De igual manera que hay hoteles de una a cinco estrellas, compartimientos de primera y de segunda en algunos medios de transporte, ahora acaba de nacer una cárcel de lujo, si permanecer encerrado a la fuerza puede considerarse un lujo.

Ha surgido Brians 2, un centro penitenciario que reúne unas características muy diferentes de las habituales. Mientras en la Modelo de Barcelona, sírvanos de ejemplo, comparten una celda hasta seis reclusos, en la prisión recién inaugurada no serán más de dos las personas ocupantes. Los criterios que se han establecido para que a unos presos les corresponda una mejor reclusión y a otros una peor constituyen ciertamente un arcano para el común de los ciudadanos.

En cambio, no nos es tan desconocida la situación penitenciaria en el conjunto del Estado y en Catalunya en particular.
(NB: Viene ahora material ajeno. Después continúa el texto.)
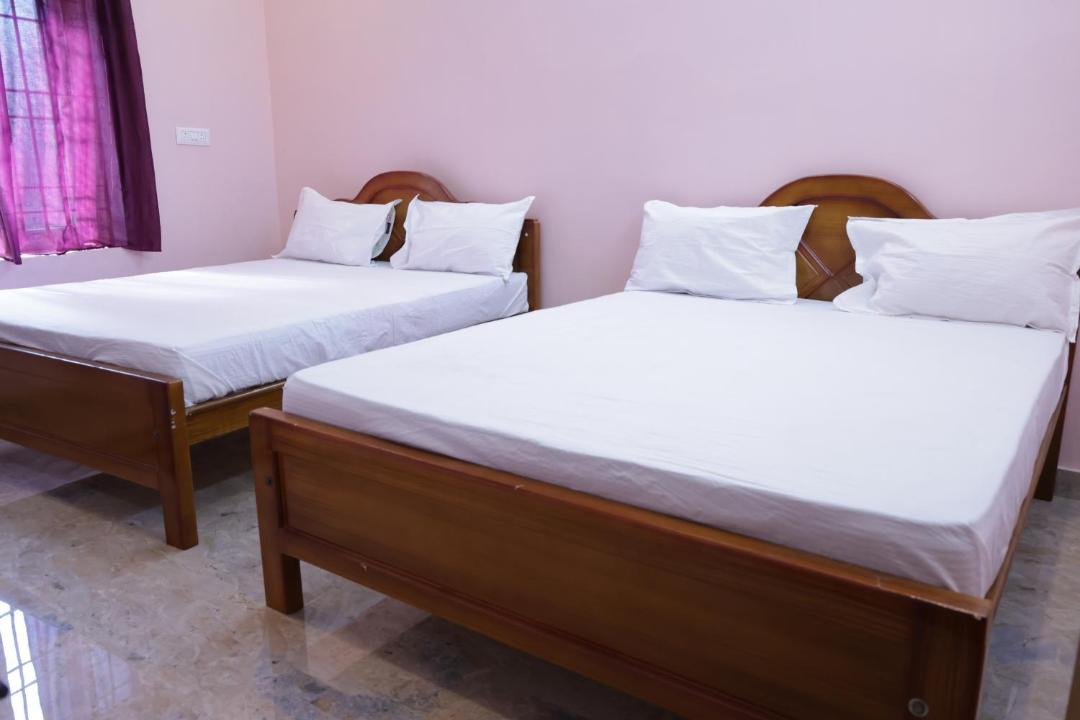 Photo of Bedroom in Tiruchendur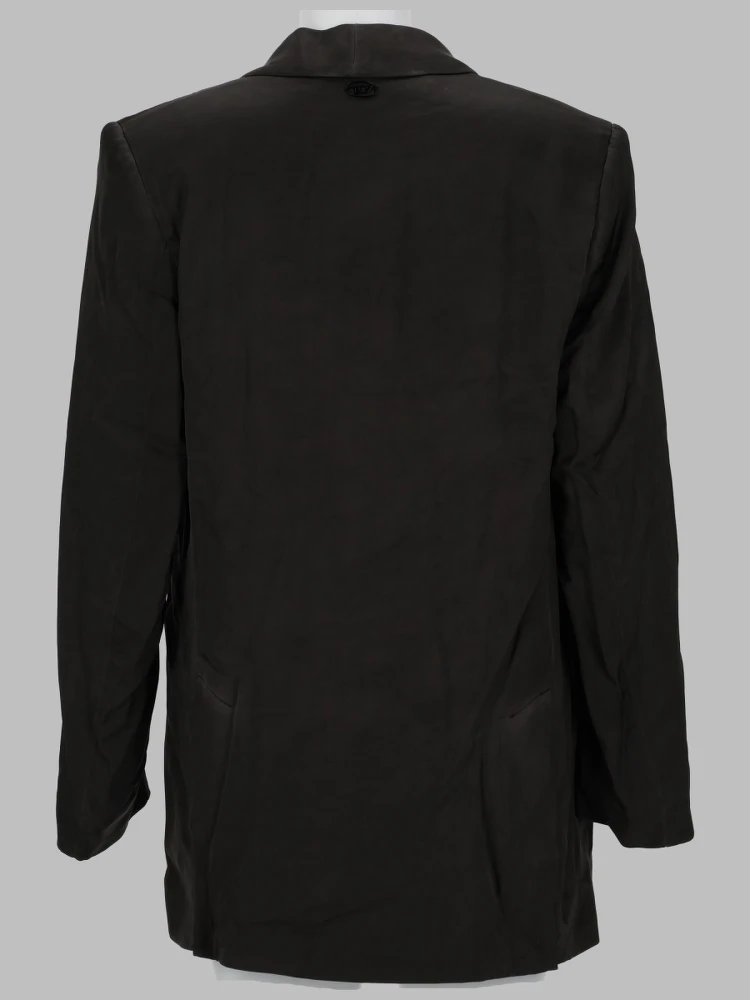 BLAZER IN VISCOSA FLUIDA alternative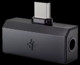 Amplificator casti Fiio Tiny B 3.5mm/4.4 mm Negru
Una ratio de 141 presos por cada 100.000 habitantes y una de 118, respectivamente. Muchas cárceles, gran cantidad de dinero invertido, elevada conciencia de que abordar la delincuencia sólo desde la perspectiva de la seguridad y la represión es realmente impropio del sistema democrático.

No obstante, ahí estamos, prácticamente encallados mientras se reconoce que la tasa de reincidencia al salir de la cárcel alcanza el 61%. Sabiendo, además, que la reclusión de una persona cuesta más de 30.000 euros anuales. ¿Acaso no sería más sensato emplearlos en proporcionar a esta persona educación y trabajo, en convertir su barrio en un lugar más habitable?
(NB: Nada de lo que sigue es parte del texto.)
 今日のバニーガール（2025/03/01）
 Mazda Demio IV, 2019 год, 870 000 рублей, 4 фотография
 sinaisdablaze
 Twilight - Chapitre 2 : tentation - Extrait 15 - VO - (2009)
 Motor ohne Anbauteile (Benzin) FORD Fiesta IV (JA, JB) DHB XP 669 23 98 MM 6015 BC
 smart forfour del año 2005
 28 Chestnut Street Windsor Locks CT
La opción elegida, no obstante, es la de construir más y más prisiones, internar a más y más gente, siendo la última novedad un Brians 2 dotado de servicios de primera.
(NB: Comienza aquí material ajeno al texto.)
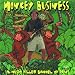 Monkey Business-Music Filled B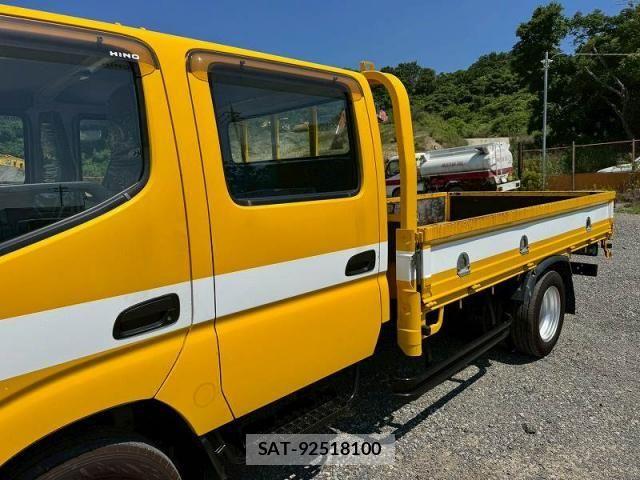 Hino DUTRO 2014-12 7500355-13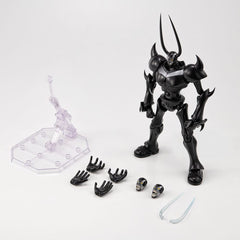 Pluto Variable Action Hi-Spec Action Figure Pluto 29 cm (with gift) 4535123840548
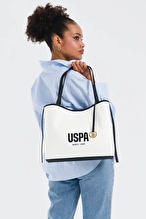 U.S. Polo Assn. Kadın Omuz Çantası US25312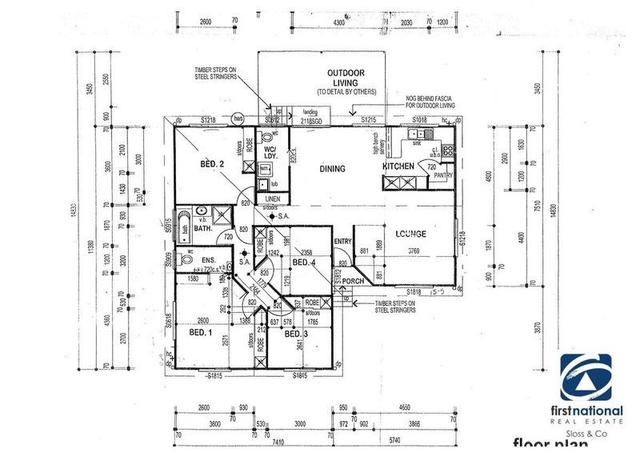 (no street name provided), QLD 4390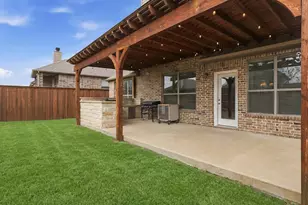 16520 Amistad Ave, Prosper, TX 75078 - Photo 32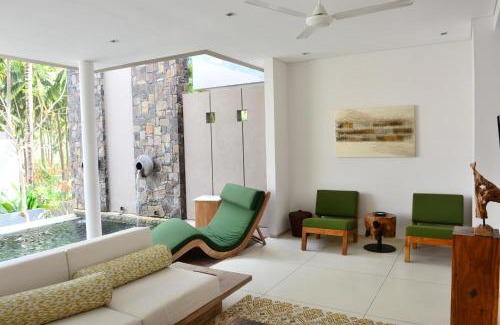 Senggigi Resort | Svarga Resort Lombok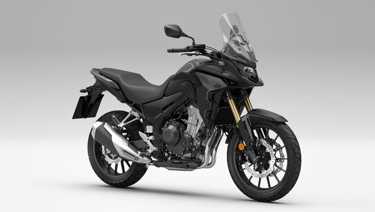 Honda CB500X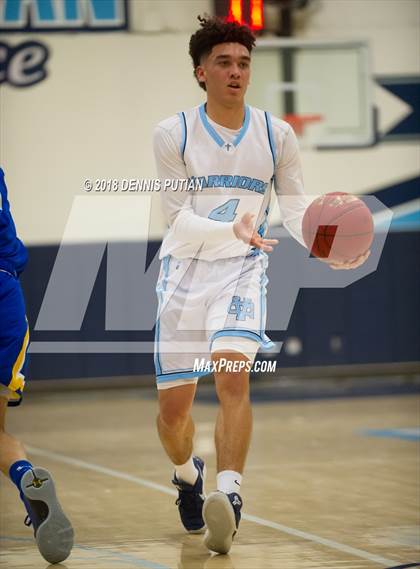 Thumbnail 1 in Serra @ Valley Christian photogallery.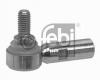 FEBI BILSTEIN 04389 Шаровой шарнир, сенсор пути тяги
Amén de los tradicionales talleres, biblioteca, enfermería, patio de recreo, aquí es posible gozar de una sala de estar, un gimnasio, una pista polideportiva y una piscina. Todo lo cual puede sonar a cachondeo, porque viene a resultar que los reclusos dispondrán entre rejas de aquello que la inmensa mayoría ni tan siquiera ha vislumbrado durante sus años de vida en libertad. Ahí es nada poder ir al gimnasio, lanzarse a nadar, practicar otros deportes, tener un salón donde charlar, todo esto cuando en la calle sólo han encontrado, y encontrarán cuando salgan, estrechez, suciedad, paro y camellos. Un somero escrutinio de los ingresados en prisión nos muestra que hay un 17% de iletrados, que un 34% son analfabetos funcionales, que un 56% padecen toxicomanías, que el 59% carecía de empleo cuando fueron encarcelados. Regresar al mundo exterior en semejantes condiciones después de disfrutar de un entorno tan cómodo, exceptuando la ausencia de libertad, constituirá un cambio traumático. En especial si se encuentran sin un euro en el bolsillo y sin un puesto de trabajo, que es lo que suele ocurrir.

Desde siempre corren anécdotas sobre reclusos que en cuanto han redimido su pena se sienten tan desvalidos y ajenos al espacio exterior que vuelven a delinquir para de nuevo hallar cobijo y un plato caliente. Si esto puede darse en las condiciones precarias y de hacinamiento usuales, ¿qué no ocurrirá al abandonar una cárcel de cinco estrellas? Por lo demás, otra pregunta que hacernos atañe a la envidia que los elegidos pueden despertar entre los relegados. ¿Por qué unos tan bien y otros tan mal?

Aunque la respuesta sea que el objetivo es edificar otras muchas prisiones de primera, la opción continuará siendo convencional y errónea. Inversiones para reprimir en lugar de inversiones para que haya menos delincuentes.